> _Instructions for the task_: Each entry below must be repeated exactly. Leave the pictures out of it.
═══ Dataset records ═══
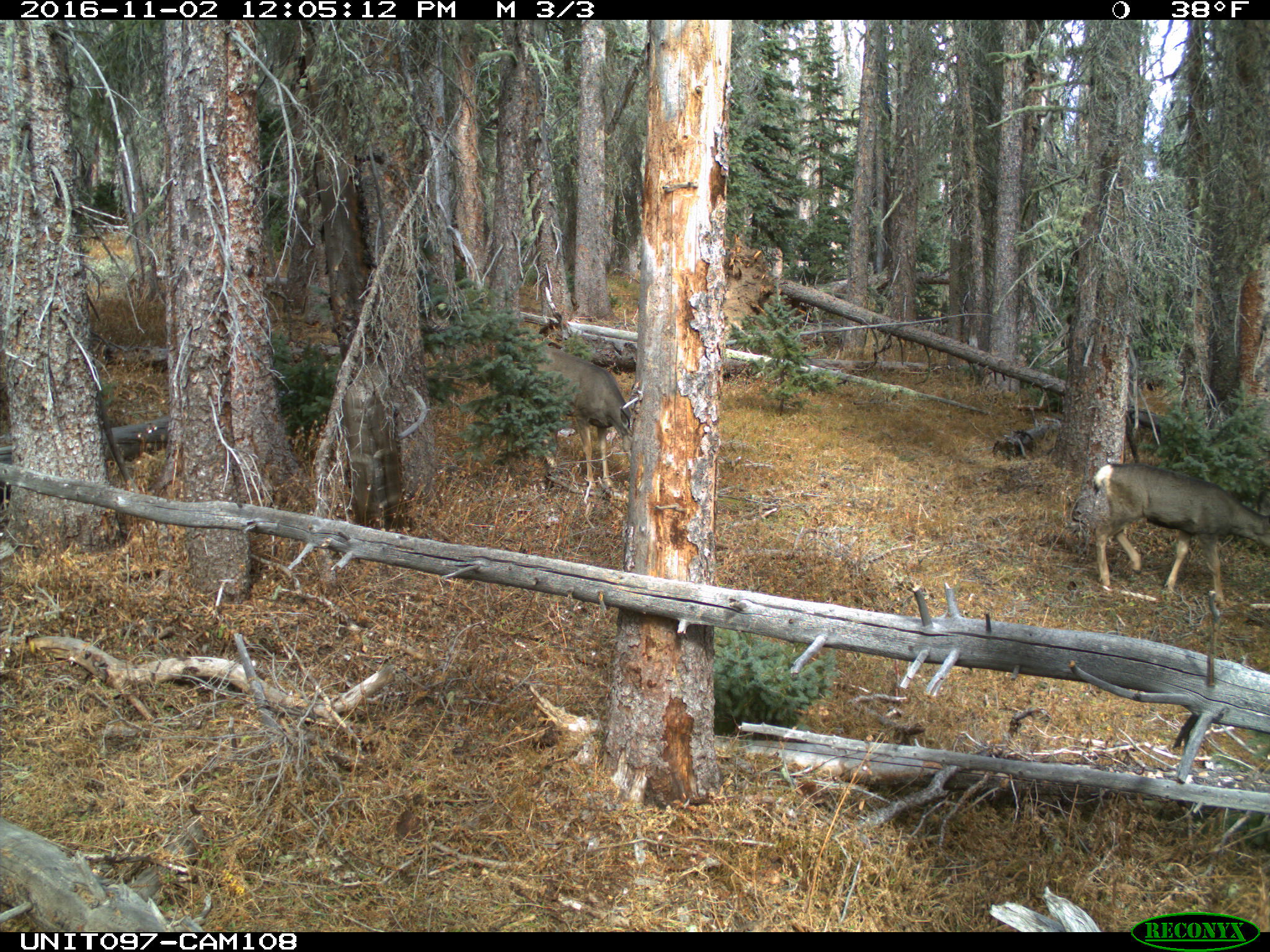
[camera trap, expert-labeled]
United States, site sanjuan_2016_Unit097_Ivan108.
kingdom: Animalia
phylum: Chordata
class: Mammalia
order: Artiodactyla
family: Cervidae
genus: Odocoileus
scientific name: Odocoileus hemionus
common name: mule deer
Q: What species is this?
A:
═══
> _Result for this task_:
[camera trap, expert-labeled]
United States, site sanjuan_2016_Unit097_Ivan108.
kingdom: Animalia
phylum: Chordata
class: Mammalia
order: Artiodactyla
family: Cervidae
genus: Odocoileus
scientific name: Odocoileus hemionus
common name: mule deer
Q: What species is this?
A:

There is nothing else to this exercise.